Actress | New York Hotels | Mortgages | Rapidshare eBooks Download | Vegas Hotel
Help With A Family Dilemma [Archive] - FreeConservatives

PDA

View Full Version : Help With A Family Dilemma


HomeschoolrsRUs
02-02-2005, 11:04 AM
Mind if I borrow a little advice from y'all? I have a situation that I just don't know how to handle (other than with prayer). Please forgive me while I slip into my "Edith Bunker" personna --- I gotta tell you the whole story to get to the point in the matter.

Here goes:

New Year's Eve we were over visiting Bubba's Grandparents, and something interesting came up in a conversation. Bubba's Gramma and I were discussing (actually, she was discussing, I was bemoaning, LOL) my son's recent driving status. He would be soon receiving his learner's permit (if we could ever talk him into taking the test -- well we finally did, and he passed, yippee!). I was saying how shocked I was that my li'l Bubba didn't take some extra money he stashed away to buy a used fixer-upper car to work on with his dad, but instead bought a palm pilot.

Anyway, Bubba's Gramma said my son should have plenty of money by now to buy a good used car, and that I should talk to Bubba's Mama about it. Gramma said every year since li'l Bubba and li'l Bubbette were born, she purchased two savings bonds per year: 1 for their birthday, and 1 for Christmas. Gramma said, she didn't actually purchase them, but instead gave the money to Bubba's Mama to purchase them to give to us (li'l Bubba's parents) to put away for just such a purpose.


Well, needless to say I was shocked! I know we had gotten a few bonds over the years, and indeed we did put them in our fire-safe for the kids, but we NEVER received 30 for my son (he is 15 - and we have 6) or 26 for my daughter (she is 13 and we have 3). Well, I didn't tell Bubba's Gramma that we hadn't received as many as she thought. I actually didn't know WHAT to do.
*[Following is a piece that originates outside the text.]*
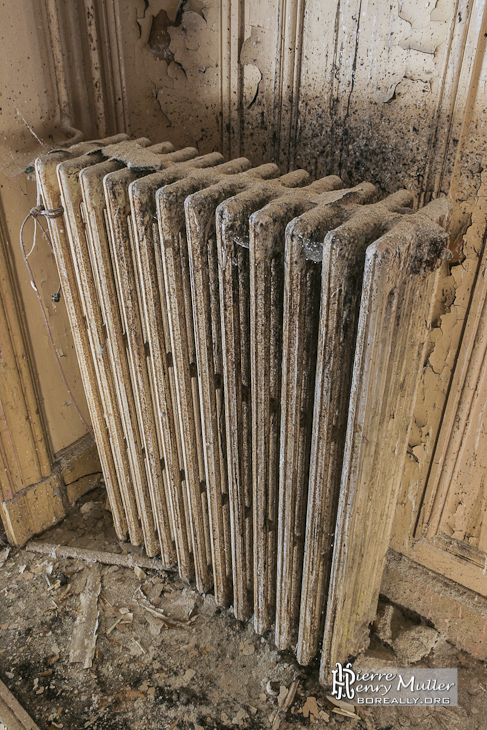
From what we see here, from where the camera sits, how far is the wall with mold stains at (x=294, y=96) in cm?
129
So the question, now that you know the situation: Do I (or Bubba) confront Bubba's Mama about the missing bonds? Do we tell Bubba's Gramma we never received them all? I guess, bottom line, how do we handle this situation?


Thanks in advance for your thoughts.

Wolfcounsel
02-02-2005, 11:21 AM
You tell the truth.

HomeschoolrsRUs
02-02-2005, 11:33 AM
You tell the truth.

To whom?

Wolfcounsel
02-02-2005, 11:42 AM
To the persons involved.

Beowulf
02-02-2005, 12:33 PM
Definately tell the truth to those involved. I don't know how your family is but I do that frequently and they can't stand it on the in-laws side of things. (I often address my SIL's drug problem that everyone makes excuses for) I wish you luck as telling the truth and speaking my mind to them has made me a black sheep, not that I care but you seem to be more family oriented than I am.

DesertFox
02-02-2005, 12:45 PM
Leave it alone. Bubba should know, but what he does is up to him.

UnkHiram
02-02-2005, 09:23 PM
Homeschool

If I was you, I would have Bubba ask his mom about it. There is no way I would tell Granma Bubba that her daughter had "Forgotten" to purchase the bonds. No reason to hurt the lady.

HomeschoolrsRUs
02-02-2005, 09:26 PM
Wow, this is a tough crowd, LOL.


I am leaning toward believing that I should keep my nose out of the whole situation --- the only thing that concerns me is that this information was shared in front of my son, who has asked me several times how much money he has in bonds in the firesafe. I have told him how many we have, he wants to know where the others are. I have told him, I really don't know---which is the truth.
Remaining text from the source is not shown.